By the way, if you have a writing blog, or are connected with other writers via social networks, I'd love it if you would pass on this post.

Tuesday, November 2, 2010

A cliche by any other name would still...be deleted.

Most of the time, writers strive to eliminate cliches from our work, because they speak to a lack of original creative expression. They're generally vague and nonspecific. They seem to shout: this writer can't be bothered to write exactly what she means, so this overused hackneyed phrase will just have to do.

However.

I DO think cliches serve a purpose, and so that's why when I'm writing a first draft, I let them fly. I'm not the sort of writer who can sit, fingers poised above keyboard, for long periods until I come up with the most interesting word or phrase -- at least not when I'm trying to get down the bones of a first draft.

I do that later.

When I'm making a first draft where none existed before, I tend to move quickly. So I write the danged cliche into the piece, and move on. And keep moving. Yeah, I know those stupid cliches have to go...but not now. Now, I'm busy getting a first draft out of my head and onto the page.

For now, that cliche is a place-holder.

Soon enough -- when I get the first draft to resemble something at least partially intelligible -- I will print it out, and grab my highlighter and mark each and every horrible cliche. (I do this for for adverbs too, but that's another blog post.)

Meanwhile, while they are still in place, I think about those cliches (figures of speech, euphemisms, etc.) and I ask myself what I really mean to say instead.
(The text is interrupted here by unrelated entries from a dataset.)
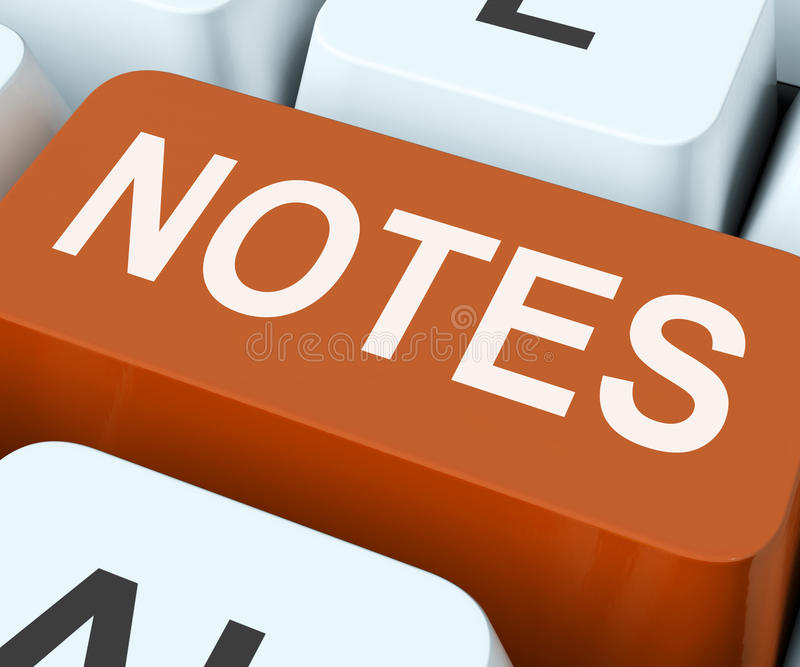 Notes Key Shows Information Reminders Or Info. Notes Key Showing Information Reminders Or Info royalty free stock photography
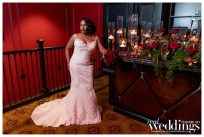 JB-Wedding-Photography-Real-Weddings-Magazine-Sacramento-Uptown-Girls-Torrey-_0015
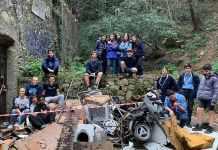 Genova Cleaners puliscono Righi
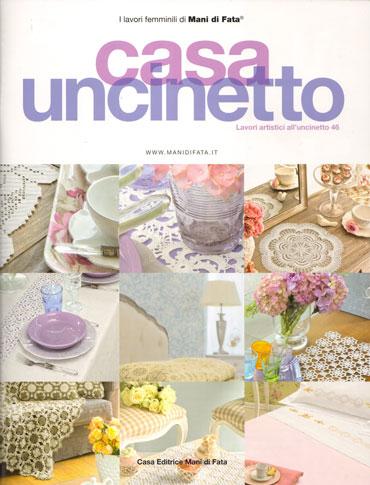 Lavori Artistici Alluncinetto 46 From Mani Di Fata Books And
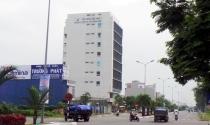 Đà Nẵng: Thị trường văn phòng cho thuê bị thu hẹp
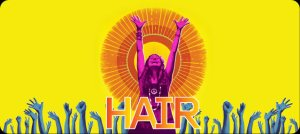Two Pairs of Tickets to the Broadway Musical HAIR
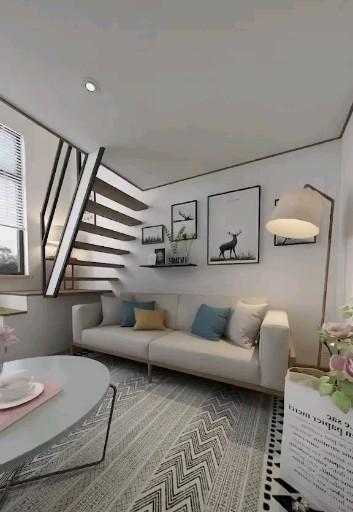 3D Home Design Software Architect Software
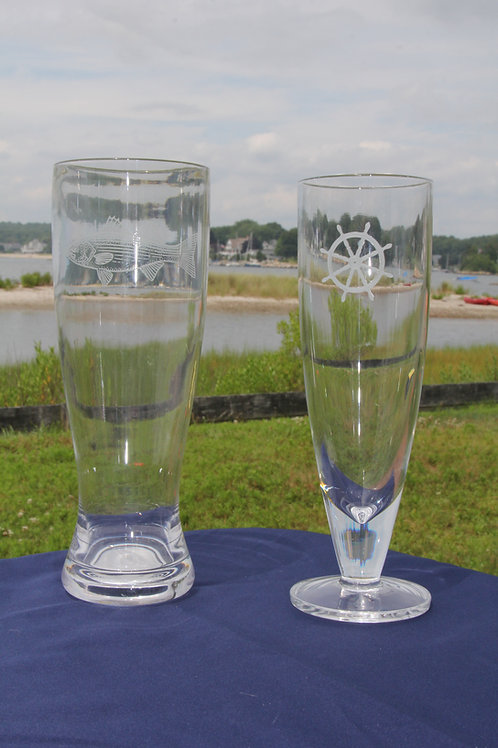 Acrylic beer glasses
What is it I mean, precisely? When I can begin to understand and to answer that question, I can delete that horrid stale place-holder with something (I hope) more elegant, accurate and interesting.

Cliches can be a writer's friend, if only we can think of them as having found their way into our messy first drafts because they tell us something about an elemental truth we are trying to convey. They are good markers. They tell me - Hey, you over there, writer: here's a hint about what you mean to say, but egads, you can do a whole lot better than this!

I'm curious what others think. Readers, do we see eye to eye on this?

Wednesday, March 10, 2010

Writer busy. Thinking about shoes. And other things.

When, on a writer's blog, things get quiet, it's usually either a very good sign, or we should be worried for the blogger.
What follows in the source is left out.